Petros Panayiotopoulos, Assistant Professor, Faculty of Theology, Aristotle University of Thessaloniki
Our holy Church offers us another opportunity to remember and honor our dead people, our beloved persons who passed away, and all her members by whom we are in communion through God’ s love and the grace from the sacraments, beyond this sense of time. To say it in other words, by this care we confirm the unity of triumphant and militant Church, at our common path to the Kingdom of God, as well as the solidarity of the Body of Christ beyond places, times, and even biological aspects of human existence.
It is certainly true that in the life of the Church we can honor our deceased brothers and fathers through many opportunities. From the daily prayer, our specific sequences (thrice Holy, memorial services, etc.), and also every Saturday is a day dedicated to their memory. More than this, however, two Saturdays of the year, that of Carnival and today are devoted specifically to blissfully rest of our gone brothers.
Especially in these latter cases “we do Mention” the brothers who left this life in hard conditions, so there were the usual religious ceremonies defined: those that lost their lives during wars, journeys, in distant and secluded places, in infancy, in accidents or even those due to poverty who hadn’t the prayers of the Church.

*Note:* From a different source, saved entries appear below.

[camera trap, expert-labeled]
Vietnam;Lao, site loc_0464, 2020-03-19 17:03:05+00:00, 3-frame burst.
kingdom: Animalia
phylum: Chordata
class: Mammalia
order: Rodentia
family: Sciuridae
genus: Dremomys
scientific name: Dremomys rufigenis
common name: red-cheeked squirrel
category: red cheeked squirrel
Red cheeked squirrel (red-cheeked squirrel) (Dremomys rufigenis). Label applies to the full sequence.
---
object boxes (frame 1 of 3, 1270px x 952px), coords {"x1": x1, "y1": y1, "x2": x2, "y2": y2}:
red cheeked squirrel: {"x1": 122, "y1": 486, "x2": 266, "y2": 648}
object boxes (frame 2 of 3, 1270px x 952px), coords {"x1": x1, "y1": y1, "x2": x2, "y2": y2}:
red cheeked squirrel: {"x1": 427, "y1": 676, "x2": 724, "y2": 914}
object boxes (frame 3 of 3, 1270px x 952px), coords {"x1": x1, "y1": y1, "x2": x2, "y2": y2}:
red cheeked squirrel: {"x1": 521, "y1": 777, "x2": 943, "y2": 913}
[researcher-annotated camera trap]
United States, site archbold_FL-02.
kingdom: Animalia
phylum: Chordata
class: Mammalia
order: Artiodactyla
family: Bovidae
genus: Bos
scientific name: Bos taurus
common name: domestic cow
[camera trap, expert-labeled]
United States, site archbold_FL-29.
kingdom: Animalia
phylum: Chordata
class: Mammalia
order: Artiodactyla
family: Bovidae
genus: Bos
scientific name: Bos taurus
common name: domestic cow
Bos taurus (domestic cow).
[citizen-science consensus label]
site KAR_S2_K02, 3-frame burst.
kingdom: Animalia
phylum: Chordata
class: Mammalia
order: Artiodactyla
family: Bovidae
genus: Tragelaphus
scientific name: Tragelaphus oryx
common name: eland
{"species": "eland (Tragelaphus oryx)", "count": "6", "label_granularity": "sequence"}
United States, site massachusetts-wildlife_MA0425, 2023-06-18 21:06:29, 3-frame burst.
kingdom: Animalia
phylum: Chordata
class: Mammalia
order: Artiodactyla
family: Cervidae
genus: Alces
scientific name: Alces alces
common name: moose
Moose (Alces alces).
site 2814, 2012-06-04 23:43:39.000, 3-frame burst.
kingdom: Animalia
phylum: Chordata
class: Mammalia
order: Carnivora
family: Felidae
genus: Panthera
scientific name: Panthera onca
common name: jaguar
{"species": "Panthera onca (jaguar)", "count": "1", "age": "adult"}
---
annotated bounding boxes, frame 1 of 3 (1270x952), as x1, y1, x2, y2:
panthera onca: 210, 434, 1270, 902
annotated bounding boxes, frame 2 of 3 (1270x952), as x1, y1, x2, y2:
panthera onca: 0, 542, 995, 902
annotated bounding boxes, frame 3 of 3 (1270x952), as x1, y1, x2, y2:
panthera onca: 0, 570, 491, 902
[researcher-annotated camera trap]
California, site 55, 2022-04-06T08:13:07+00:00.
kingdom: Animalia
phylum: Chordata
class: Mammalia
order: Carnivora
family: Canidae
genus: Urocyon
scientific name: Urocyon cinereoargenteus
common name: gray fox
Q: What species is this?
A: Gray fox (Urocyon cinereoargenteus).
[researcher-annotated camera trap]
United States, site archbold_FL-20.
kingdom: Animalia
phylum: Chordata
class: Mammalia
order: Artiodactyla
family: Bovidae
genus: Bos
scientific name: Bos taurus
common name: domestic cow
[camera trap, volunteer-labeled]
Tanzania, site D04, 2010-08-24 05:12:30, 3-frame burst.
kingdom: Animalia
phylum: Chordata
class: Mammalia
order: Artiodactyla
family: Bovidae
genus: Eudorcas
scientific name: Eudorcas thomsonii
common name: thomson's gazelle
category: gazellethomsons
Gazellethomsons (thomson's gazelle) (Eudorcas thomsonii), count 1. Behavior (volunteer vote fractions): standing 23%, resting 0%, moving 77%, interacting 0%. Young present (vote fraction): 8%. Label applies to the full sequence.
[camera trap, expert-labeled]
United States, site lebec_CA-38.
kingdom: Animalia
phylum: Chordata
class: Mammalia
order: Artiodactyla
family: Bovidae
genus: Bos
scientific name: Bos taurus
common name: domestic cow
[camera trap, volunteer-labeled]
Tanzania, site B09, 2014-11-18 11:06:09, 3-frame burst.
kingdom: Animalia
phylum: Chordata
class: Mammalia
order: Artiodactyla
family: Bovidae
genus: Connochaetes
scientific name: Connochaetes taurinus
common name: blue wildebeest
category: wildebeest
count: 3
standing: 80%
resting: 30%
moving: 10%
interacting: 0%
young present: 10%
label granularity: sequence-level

On eve, then, of the great feast of the manifestation of the Church in the world, i.e. Pentecost, we do not forget our dead brothers and so we dclare its Universality of the One and Indivisible the ecclesiastical body. In the eucharistic communion, the prayers of the living unite in Christ with those who have fallen asleep and give an opportunity to the merciful Father to offer forgiveness, as is taught in our ecclesiastical tradition.
Praying for our brothers who are no longer living with us, we express our love for them and so we can lessen our grief and to come into communion with them sustained in the eternal memory and love of God. At the same time, we get encouraged to engage in acts of charity and love, for the benefit of those who passed away but also of ourselves.